▸ EXCERPT
● ● ● ● ●

Inertial Parameter Identification for a Humanoid Robot Arm


As part of the course ‘SYDE 652 – Multibody Dynamics’, a classmate and I attempted to identify the inertial parameters (mass, inertia, and offset of center-of-mass) of a robot arm. We were able to calculate several parameters, which lead to estimating torque requirements with less error than using provided parameters (compared against joint sensor readings).

My work in this project involved the mathematics/implementation of identifying the parameters as a least-squares problem, design of experiment, and analysis of convergence and error.

This project served as an excellent introduction not only to this area of rigid-body dynamics, but also to the Pinocchio programming library, automatic differentiation, and design-of-experiment.


Creating a Least-Squares Problem

From the 2016 Spring Handbook of Robotics by Siciliano and Khatib, the relationship between the forces acting on each joint of the robot, and the inertial parameters of masses beyond said joint, is linear. This linear equation can be stacked for each joint, and again for multiple poses and actions, to create a linear system which can be solved for the parameters (phi):

 \tau = A*\Phi

To create the elements of this equation, I used the Pinocchio rigid body dynamics library. This library can perform the inverse dynamics calculation required to calculate expected joint torques give current joint position, speed, and a guess of inertial parameters.

I then made use of Pinocchio’s templating feature and used CppAD as an Algorithmic Differentiation tool. The algorithmic differentiation allowed me to take the jacobian of rigid body dynamics calculations in terms of the inertial parameters, extracting the A matrix.

Design of Experiment

Experimentally determining the inertial parameters of a system is a problem that requires many samples gathered during relatively ‘expensive’ motions performed on the robot.

● ● ● ● ●

▸ Stored data entries
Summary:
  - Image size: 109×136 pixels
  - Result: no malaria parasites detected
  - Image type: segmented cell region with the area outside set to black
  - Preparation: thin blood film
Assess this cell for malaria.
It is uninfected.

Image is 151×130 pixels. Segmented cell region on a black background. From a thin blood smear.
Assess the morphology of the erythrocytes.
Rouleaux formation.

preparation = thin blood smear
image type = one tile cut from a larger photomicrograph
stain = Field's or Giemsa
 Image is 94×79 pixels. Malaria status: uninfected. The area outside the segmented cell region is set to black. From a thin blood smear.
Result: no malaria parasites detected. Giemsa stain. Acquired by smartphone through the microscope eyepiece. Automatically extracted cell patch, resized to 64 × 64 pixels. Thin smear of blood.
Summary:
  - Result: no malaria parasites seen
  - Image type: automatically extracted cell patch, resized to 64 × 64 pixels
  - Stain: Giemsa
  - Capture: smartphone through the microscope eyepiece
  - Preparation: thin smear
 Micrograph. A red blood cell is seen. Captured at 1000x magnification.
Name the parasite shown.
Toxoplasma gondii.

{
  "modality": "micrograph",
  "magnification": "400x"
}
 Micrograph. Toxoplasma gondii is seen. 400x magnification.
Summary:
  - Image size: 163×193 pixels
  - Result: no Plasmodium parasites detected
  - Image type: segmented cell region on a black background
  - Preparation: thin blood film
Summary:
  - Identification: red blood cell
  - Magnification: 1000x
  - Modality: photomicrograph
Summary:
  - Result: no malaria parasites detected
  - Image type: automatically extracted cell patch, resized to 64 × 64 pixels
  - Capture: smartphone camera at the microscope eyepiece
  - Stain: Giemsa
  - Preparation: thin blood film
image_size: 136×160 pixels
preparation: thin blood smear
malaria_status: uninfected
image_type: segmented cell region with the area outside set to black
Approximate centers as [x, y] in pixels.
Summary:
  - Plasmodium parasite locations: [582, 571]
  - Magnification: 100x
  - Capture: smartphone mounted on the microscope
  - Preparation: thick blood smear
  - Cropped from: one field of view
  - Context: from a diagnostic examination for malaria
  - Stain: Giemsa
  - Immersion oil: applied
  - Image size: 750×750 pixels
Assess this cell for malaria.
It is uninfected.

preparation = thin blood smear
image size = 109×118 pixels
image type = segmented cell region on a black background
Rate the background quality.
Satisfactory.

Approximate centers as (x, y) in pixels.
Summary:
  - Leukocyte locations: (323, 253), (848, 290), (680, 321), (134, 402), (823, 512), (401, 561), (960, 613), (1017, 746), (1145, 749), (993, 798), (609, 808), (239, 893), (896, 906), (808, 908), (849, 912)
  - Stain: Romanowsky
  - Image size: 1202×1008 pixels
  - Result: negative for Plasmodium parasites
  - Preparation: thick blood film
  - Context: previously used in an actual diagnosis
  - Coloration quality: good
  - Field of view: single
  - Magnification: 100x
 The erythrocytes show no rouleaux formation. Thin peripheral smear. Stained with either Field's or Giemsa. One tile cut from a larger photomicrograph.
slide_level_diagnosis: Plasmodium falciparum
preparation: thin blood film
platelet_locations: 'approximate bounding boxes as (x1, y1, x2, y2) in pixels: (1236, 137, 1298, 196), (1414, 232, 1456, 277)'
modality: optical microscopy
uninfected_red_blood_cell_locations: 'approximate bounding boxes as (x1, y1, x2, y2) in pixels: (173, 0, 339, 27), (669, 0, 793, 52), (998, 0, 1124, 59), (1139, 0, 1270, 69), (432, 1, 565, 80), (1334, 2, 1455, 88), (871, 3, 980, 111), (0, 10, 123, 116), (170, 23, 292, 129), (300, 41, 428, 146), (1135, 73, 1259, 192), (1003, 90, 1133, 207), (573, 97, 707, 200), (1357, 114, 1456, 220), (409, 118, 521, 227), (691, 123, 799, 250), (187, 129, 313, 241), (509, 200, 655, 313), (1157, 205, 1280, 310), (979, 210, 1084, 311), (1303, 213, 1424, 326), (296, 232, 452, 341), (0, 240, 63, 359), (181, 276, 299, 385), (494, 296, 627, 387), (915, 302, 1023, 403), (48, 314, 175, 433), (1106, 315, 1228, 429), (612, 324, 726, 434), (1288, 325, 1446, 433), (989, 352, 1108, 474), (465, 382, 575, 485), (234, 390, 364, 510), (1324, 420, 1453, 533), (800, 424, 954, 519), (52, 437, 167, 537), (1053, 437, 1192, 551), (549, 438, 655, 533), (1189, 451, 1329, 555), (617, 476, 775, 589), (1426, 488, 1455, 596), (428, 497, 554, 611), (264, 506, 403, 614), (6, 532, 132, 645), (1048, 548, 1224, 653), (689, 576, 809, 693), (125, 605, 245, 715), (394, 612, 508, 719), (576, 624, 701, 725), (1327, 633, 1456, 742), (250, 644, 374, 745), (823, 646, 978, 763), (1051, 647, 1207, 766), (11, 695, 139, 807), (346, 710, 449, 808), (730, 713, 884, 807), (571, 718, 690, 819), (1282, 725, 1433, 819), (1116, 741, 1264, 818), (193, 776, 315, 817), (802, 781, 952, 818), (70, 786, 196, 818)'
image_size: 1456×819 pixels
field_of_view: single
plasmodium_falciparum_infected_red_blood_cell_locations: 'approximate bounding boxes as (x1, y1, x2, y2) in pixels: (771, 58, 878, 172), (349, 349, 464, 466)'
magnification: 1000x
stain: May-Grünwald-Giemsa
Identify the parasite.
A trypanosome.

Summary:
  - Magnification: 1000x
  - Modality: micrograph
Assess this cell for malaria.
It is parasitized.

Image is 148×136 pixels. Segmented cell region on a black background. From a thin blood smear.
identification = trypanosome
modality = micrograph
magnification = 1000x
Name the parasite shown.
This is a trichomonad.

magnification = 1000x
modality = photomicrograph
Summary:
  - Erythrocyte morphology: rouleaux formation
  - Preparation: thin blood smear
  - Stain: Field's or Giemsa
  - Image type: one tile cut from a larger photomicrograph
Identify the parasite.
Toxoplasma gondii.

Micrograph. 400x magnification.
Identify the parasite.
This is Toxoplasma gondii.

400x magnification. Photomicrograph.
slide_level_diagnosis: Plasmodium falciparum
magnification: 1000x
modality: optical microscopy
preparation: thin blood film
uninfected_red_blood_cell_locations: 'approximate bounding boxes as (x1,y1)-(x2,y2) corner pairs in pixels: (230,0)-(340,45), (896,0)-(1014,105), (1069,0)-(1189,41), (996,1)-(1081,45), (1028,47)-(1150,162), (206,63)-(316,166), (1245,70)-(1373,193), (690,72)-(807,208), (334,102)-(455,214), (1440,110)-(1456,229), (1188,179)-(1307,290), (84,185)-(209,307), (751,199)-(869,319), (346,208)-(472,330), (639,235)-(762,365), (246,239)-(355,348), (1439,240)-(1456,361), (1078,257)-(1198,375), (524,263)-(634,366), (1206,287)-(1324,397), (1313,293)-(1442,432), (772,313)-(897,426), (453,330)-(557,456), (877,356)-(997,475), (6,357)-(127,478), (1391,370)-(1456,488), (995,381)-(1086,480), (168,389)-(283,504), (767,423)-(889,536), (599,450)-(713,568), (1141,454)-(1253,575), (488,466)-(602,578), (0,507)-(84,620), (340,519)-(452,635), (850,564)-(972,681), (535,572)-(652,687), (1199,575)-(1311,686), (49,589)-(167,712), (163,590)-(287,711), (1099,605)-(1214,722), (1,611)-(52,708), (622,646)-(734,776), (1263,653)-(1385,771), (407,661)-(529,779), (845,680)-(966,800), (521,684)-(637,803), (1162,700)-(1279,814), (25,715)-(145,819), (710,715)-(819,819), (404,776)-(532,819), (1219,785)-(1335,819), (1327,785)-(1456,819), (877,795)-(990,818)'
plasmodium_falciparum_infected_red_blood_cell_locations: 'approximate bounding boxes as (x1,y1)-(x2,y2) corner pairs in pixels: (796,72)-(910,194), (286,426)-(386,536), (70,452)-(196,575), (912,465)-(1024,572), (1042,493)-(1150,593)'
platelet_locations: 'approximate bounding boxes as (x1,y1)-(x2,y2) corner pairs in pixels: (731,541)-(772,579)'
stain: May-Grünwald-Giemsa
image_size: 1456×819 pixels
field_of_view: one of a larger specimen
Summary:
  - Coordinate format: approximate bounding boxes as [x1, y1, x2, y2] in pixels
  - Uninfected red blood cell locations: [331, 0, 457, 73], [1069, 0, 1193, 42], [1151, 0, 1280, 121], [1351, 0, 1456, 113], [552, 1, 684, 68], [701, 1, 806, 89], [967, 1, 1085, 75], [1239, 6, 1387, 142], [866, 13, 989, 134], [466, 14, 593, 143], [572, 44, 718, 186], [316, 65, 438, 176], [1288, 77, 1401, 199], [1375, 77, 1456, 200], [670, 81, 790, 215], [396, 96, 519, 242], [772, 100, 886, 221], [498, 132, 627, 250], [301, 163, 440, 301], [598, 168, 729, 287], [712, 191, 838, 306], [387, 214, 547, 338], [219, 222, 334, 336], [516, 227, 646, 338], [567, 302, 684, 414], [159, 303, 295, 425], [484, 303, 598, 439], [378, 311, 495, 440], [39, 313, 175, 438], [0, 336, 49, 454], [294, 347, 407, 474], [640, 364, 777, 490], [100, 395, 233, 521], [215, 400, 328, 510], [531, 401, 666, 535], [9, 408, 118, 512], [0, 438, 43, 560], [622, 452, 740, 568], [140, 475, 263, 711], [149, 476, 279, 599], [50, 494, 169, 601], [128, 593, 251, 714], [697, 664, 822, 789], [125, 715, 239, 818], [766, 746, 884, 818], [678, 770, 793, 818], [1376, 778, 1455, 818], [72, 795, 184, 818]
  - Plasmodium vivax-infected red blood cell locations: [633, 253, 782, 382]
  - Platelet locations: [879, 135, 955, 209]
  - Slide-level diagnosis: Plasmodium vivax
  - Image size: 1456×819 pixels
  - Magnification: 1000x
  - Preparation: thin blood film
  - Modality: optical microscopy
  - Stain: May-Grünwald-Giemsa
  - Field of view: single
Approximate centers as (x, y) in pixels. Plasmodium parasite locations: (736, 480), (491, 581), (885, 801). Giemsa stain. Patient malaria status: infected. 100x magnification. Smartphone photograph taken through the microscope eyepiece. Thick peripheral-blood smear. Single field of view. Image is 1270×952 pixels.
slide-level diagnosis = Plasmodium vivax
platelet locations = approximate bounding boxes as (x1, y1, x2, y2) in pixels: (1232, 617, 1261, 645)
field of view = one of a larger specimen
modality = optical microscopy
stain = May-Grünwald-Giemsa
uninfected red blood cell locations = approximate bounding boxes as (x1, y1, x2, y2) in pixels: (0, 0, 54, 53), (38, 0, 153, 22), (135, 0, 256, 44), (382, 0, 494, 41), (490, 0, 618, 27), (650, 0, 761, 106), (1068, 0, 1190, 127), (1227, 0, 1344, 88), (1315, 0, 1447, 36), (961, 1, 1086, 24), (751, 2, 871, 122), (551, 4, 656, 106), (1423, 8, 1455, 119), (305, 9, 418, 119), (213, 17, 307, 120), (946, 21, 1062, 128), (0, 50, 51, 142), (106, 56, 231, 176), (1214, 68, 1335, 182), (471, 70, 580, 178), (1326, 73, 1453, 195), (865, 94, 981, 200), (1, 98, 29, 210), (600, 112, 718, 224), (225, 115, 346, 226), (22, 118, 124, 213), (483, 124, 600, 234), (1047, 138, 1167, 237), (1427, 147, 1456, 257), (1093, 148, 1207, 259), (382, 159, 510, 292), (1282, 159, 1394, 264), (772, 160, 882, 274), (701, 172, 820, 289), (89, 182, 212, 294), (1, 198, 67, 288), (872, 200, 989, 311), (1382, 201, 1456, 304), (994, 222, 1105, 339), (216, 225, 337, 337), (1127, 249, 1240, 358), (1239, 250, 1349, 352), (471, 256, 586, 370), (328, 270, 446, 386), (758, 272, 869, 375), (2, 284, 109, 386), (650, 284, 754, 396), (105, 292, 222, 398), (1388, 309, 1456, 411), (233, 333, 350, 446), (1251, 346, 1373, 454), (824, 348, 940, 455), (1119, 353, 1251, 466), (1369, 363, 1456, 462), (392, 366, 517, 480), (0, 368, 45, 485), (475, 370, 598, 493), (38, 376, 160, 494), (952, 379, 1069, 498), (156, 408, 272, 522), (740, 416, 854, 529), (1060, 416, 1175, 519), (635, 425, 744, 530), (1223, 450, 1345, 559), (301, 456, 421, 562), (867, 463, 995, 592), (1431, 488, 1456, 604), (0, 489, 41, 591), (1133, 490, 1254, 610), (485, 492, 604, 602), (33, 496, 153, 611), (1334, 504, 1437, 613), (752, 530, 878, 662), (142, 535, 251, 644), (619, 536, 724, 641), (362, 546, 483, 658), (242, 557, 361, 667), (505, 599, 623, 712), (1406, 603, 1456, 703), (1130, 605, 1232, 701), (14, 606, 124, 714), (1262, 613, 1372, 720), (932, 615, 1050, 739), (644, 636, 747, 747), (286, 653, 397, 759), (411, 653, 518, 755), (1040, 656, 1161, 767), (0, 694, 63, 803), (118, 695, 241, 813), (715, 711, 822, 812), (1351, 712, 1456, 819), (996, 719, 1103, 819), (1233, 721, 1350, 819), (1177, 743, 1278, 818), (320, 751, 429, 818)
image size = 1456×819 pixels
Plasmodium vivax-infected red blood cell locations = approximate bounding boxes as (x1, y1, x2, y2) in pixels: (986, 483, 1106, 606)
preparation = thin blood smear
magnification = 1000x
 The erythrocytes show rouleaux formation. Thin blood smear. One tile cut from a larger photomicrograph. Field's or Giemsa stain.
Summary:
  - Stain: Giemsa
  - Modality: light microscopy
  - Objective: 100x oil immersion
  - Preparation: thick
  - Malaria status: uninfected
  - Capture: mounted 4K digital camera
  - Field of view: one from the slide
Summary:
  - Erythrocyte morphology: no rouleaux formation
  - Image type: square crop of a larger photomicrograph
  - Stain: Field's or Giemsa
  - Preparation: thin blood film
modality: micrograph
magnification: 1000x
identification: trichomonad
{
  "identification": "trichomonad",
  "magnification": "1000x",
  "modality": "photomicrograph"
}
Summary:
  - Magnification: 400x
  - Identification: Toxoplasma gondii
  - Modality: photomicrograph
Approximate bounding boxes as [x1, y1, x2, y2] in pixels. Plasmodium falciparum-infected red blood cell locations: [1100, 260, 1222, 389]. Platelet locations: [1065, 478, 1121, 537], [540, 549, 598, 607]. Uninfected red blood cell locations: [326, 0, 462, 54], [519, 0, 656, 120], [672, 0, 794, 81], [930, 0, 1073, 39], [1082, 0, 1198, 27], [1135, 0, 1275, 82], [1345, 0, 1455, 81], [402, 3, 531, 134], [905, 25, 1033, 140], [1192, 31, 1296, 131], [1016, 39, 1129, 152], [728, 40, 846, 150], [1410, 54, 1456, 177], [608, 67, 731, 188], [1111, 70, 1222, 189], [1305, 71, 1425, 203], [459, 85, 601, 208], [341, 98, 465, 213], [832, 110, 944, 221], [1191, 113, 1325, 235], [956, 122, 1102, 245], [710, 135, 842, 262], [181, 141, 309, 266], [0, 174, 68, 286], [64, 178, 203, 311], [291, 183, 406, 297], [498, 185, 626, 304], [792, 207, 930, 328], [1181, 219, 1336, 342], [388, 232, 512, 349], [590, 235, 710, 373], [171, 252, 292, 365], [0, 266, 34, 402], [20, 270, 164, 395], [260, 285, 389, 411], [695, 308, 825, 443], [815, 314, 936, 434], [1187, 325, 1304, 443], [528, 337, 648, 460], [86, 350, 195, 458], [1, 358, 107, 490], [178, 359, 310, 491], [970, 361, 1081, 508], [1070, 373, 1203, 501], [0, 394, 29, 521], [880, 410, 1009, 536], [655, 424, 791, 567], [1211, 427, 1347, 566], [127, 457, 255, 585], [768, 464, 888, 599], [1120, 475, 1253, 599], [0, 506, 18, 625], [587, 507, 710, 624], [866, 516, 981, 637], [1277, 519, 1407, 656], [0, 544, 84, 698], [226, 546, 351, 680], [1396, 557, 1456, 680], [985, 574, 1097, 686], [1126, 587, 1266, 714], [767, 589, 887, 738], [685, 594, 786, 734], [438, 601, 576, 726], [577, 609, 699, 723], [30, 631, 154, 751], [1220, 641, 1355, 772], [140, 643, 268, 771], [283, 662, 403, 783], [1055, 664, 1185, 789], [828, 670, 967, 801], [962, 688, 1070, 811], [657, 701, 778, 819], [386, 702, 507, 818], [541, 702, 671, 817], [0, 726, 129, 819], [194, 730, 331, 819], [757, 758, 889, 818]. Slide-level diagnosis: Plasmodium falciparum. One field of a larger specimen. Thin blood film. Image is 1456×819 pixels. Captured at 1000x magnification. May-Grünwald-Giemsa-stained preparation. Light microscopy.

● ● ● ● ●

▸ WORK TO DO
a: In the rows starting at "Micrograph. 400x magnification." and ending at "This is Toxoplasma gondii.", change "Micrograph" to "Photomicrograph" and leave everything else as is.
b: Carry on the robot arm write-up from the point where it stops.
The robot arm write-up and the rows were drawn from separate sources.

▸ EXPECTED OUTPUTS
a:
Photomicrograph. 400x magnification.
Identify the parasite.
This is Toxoplasma gondii.

b:
To deal with this, I tested several poses of the robot in simulation. At each of these simulated poses, I could calculate the new addition to the stacked regressor matrix. This regressor matrix can be used to calculate the variance of the inertial parameters upon solving the linear equation:

 \Sigma= noise^2 (A^T)^{-1}

Choosing the configuration which leads to the smallest value for the largest variance, or the condition number of A, leads to faster convergence of the solution.

The figure below shows how the variances converge after a given number of samples (‘regressions’) and maximum commanded joint velocities as a percentage of maximum physical joint velocities. The graph shows that higher speeds lead to greater convergence, which can intuitively be explained by exciting dynamic parameters to a greater extent.

Results and Error Analysis

We were able to solve for a small subset of the robot parameters. Using these new parameters, we were able to calculate the expected joint torques at several poses with less error than our initial (provided by the manufacturer) parameters.  To end the project, I performed further error analysis and identified ways to improve the process.

The first improvement which can be made would be to recast the problem as solving for deviations to our provided parameters instead of solving for the parameters themselves. This would have the effect of constraining the problem, as many parameters exist only as linear combinations of each other, and cannot be mathematically distinguished otherwise. In fact, while our method lead to less error in calculating torques, some estimated parameters were wildly off their provided values. This recasting would have a normalizing effect.

  \begin{bmatrix}\Delta \tau \\ 0 \end{bmatrix} = \begin{bmatrix} A  \\ I \end{bmatrix} \Delta \Phi

I also looked into many other sources of error, with none explaining the major difference in the parameters we calculated.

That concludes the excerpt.